Tuttavia la montagna, prima di Cézanne, è oggetto privilegiato da parte del Divisionismo italiano, una corrente ancor oggi assai poco conosciuta all’estero, benché vanti un gran numero di pittori che, in quanto a stile, originalità, valore, reputazione, non hanno nulla da invidiare ai colleghi francesi e britannici, che dettano legge e fanno moda, da allora in poi, sui massa media e sul mercato internazionale, come pure tra la critica specializzata e le storie dell’arte.
I Divisionisti – Giuseppe Segantini in testa – amano la natura incontaminata e di conseguenza prediligono la pittura di paesaggio (spesso en plein air), di cui le vette e le catene dell’arco alpino costruiscono un fondamento estetico primario. Ma non è la montagna “fotografata” a confluire sulle tele (grandi e piccole) degli artisti piemontesi, lombardi, veneti: benché resti osservabile in forme più o meno realiste, diventa comunque pretesto per una sperimentazione coloristica che trova nel puntinismo tratteggiato il segno fondante di un’esperienza a sua volta persino mistica. Per Segantini tuttavia non si può parlare di misticismo trascendente o religioso, ma di una spiritualità anche pragmatica che, a sua volta, nel monte innevato, nelle valli splendenti, di verdissime conifere, nei montanari intenti a umili lavori, trova un soggetto attraverso cui provare cromatismi e lanciare messaggi, perché, come scrive, Anna Maria Brizio: “Subito, con Segantini, il divisionismo nasce con una forte spinta populista e progressista; con un implicito, anche quando non è apparentemente dichiarato, coinvolgimento nelle tensioni sociali contemporanee …”.
Su tale ragionamento va perciò inserita la questione del “simbolismo” di Segantini, da alcuni critici all’epoca e successivamente riletto quale scappatoia dalla realtà e come idealizzazione arcaica della natura montana, mentre iu realtà emerge un atteggiamento panteistico ben lontano dall’esercizio letterario o decorativo. Del resto Segantini nasce sulle Alpi trentini ad Arco e montanaro resta sono in fondo, filosoficamente rimasto, andando a Milano solo per aggiornamento è scegliendo poi definitivamente la Svizzera quale rifugio morale.
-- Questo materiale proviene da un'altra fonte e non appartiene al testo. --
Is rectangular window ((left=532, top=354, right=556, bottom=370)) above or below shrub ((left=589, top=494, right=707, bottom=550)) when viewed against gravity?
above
L’amore per la pittura di paesaggio montano supera quindi le pastoie del Decadentismo (entro cui rimangono invischiati tanti pittori simbolisti), per farsi consustanziale alla propria natura come egli stesso confessa: “Io non credo di fare cosa che non sia strettamente e imperiosamente volontà del fato e stabilita nell’armonia generale dell’universo nel tempo e nello spazio”.
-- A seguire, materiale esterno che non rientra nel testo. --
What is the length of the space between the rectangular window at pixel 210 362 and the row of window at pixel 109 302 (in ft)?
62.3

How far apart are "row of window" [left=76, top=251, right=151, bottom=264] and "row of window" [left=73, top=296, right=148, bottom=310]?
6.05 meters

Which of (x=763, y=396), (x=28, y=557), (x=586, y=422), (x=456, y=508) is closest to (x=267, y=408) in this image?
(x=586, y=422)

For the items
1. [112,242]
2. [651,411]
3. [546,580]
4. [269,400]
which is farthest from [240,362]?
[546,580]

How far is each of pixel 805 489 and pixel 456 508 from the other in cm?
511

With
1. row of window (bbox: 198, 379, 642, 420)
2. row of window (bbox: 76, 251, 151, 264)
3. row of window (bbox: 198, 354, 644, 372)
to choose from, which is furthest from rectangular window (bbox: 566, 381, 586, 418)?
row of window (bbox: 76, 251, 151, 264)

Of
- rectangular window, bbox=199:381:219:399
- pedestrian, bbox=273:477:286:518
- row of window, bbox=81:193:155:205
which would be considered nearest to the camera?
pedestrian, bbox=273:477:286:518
Resta però aperta la questione non solo segantiniani, ma estesa a tutti i pittori divisionisti di paesaggi alpini, del tentativo di conciliazione tra la scienza e il sogno, il mistero e la natura, impegno sociopolitico e la contemplazione estatica. Ma soltanto Segantini e pochi altri (come quelli individuati nella mostra da poco conclusasi ad Aosta Giovanni Segantini e i pittori della montagna, con catalogo Skira, e con artisti quali, in ordine alfabetico, Leonardo Bazzaro, Giuseppe Cominetti, Lorenzo Delleani, Fortunato Depero, Carlo Fornara, Vittore Grubicy, Cesare Maggi, Angelo Morbelli, Italo Mus, Pelizza da Volpedo, Gaetano Previati, Leonardo Roda e molti altri) hanno la forza, l’autorevolezza, la capacità di giungere a sintesi esteticamente compiute dipingendo le montagne, lasciando in conclusione una vivissima testimonianza, come nota Fortunato Bellonzi, “di una scelta suggerita dal carattere sacrale dell’esperienza artistica, occupando il vuoto lasciato dall’insufficienza delle religioni storiche”.